What’s the fourth one? That’s how we test it.
It’s all about prediction. So what is the recipe for brain theory? First of all, we have to have
the right framework. And the framework is a memory framework, not a computational or behavior framework, it’s a memory framework. How do you store and recall
these sequences of patterns? It’s spatiotemporal patterns. Then, if in that framework,
you take a bunch of theoreticians — biologists generally
are not good theoreticians. Not always, but generally, there’s not
a good history of theory in biology. I’ve found the best people
to work with are physicists, engineers and mathematicians, who tend to think algorithmically. Then they have to learn
the anatomy and the physiology. You have to make these theories
very realistic in anatomical terms. Anyone who tells you their theory
about how the brain works and doesn’t tell you exactly
how it’s working and how the wiring works — it’s not a theory. And that’s what we do
at the Redwood Neuroscience Institute. I’d love to tell you we’re making
fantastic progress in this thing, and I expect to be back on this stage
sometime in the not too distant future, to tell you about it. I’m really excited;
this is not going to take 50 years. What will brain theory look like? First of all, it’s going
to be about memory. Not like computer memory —
not at all like computer memory. It’s very different. It’s a memory of very
high-dimensional patterns, like the things that come from your eyes. It’s also memory of sequences: you cannot learn or recall anything
outside of a sequence. A song must be heard
in sequence over time, and you must play it back
in sequence over time. And these sequences
are auto-associatively recalled, so if I see something, I hear something,
it reminds me of it, and it plays back automatically. It’s an automatic playback. And prediction of future inputs
is the desired output. And as I said, the theory
must be biologically accurate, it must be testable
and you must be able to build it. If you don’t build it,
you don’t understand it. One more slide. What is this going to result in? Are we going to really build
intelligent machines? Absolutely. And it’s going to be
different than people think. No doubt that it’s going
to happen, in my mind. First of all, we’re going to build
this stuff out of silicon. The same techniques we use to build
silicon computer memories, we can use here. But they’re very different
types of memories. And we’ll attach
these memories to sensors, and the sensors will experience
real-live, real-world data, and learn about their environment. Now, it’s very unlikely the first things
you’ll see are like robots. Not that robots aren’t useful;
people can build robots. But the robotics part is the hardest part.

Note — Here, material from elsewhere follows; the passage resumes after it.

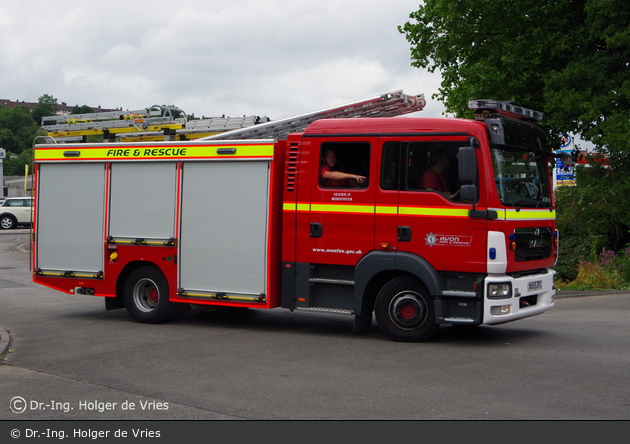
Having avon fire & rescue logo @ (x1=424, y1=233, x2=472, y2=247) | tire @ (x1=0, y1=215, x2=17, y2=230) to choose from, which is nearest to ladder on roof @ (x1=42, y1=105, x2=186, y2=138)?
avon fire & rescue logo @ (x1=424, y1=233, x2=472, y2=247)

That’s old brain. That’s really hard. The new brain is easier
than the old brain. So first we’ll do things
that don’t require a lot of robotics. So you’re not going to see C-3PO. You’re going to see things
more like intelligent cars that really understand
what traffic is, what driving is and have learned that cars
with the blinkers on for half a minute probably aren’t going to turn. (Laughter) We can also do intelligent
security systems. Anytime we’re basically using our brain
but not doing a lot of mechanics — those are the things
that will happen first. But ultimately, the world’s the limit. I don’t know how this will turn out. I know a lot of people who invented
the microprocessor. And if you talk to them, they knew what they were doing
was really significant, but they didn’t really know
what was going to happen. They couldn’t anticipate
cell phones and the Internet and all this kind of stuff. They just knew like,
“We’re going to build calculators and traffic-light controllers. But it’s going to be big!” In the same way, brain science
and these memories are going to be a very
fundamental technology, and it will lead to unbelievable changes
in the next 100 years. And I’m most excited about
how we’re going to use them in science. So I think that’s all my time — I’m over, and I’m going to end my talk right there.